__Reading passage__
Citing Poland as an example, Krastev highlighted how the Law and Justice (PiS) governments of the past eight years ended decades of compromise.
“Traditionally, Poland as a society held a ‘soft’ conservative cultural consensus on everything,” he says. “But then, the conservative government decided to radicalise some of these positions. It radicalised abortion legislation, it weaponised issues such as gay rights. To focus on the policies of the government risks losing sight of the fact that Poland itself has become more liberal during the party’s time in power.”
A more self-confident emerging Europe
On the many disputes that PiS—which lost its parliamentary majority in a general election in October—orchestrated with the European Union, Krastev says that the party was, “always far more interested in what should not happen in the EU, than what should happen”.

__Provided material__
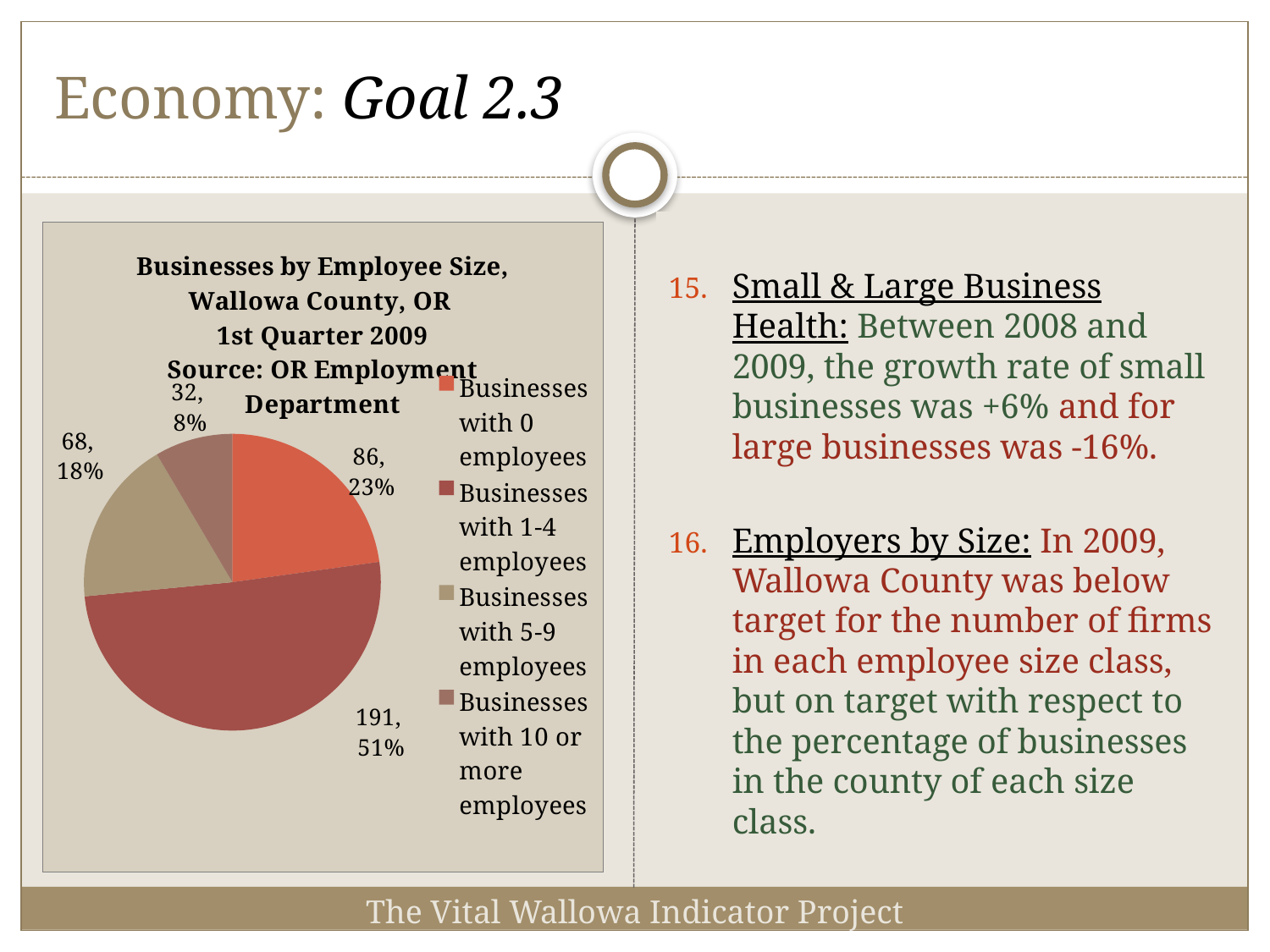
How many employee size classes does the pie chart show? 4 How many businesses with 10 or more employees are shown in the pie chart? 32 What share of the pie is taken by businesses with 5-9 employees? 18% What is the total number of businesses represented in the pie chart? 377 Which is larger: the number of businesses with 5-9 employees or the number with 10 or more employees? Businesses with 5-9 employees Which employee size class has the smallest slice of the pie? Businesses with 10 or more employees According to the chart title, what is the source of the data? OR Employment Department How many businesses with 1-4 employees are shown in the pie chart? 191 Which employee size class has the largest slice of the pie? Businesses with 1-4 employees What is the difference between the number of businesses with 1-4 employees and the number with 0 employees? 105 What type of chart is shown on the slide? Pie chart What percentage of businesses have 0 employees according to the pie chart? 23%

__Instruction__
Answer these from the passage on Poland above:
(a) How many years of Law and Justice governments does Krastev refer to?
(b) In what month did the party lose its parliamentary majority?
(c) In its disputes with the European Union, what does Krastev say the party was always far more interested in?

__The answer__
(a) Eight years.
(b) October.
(c) What should not happen in the EU, rather than what should happen.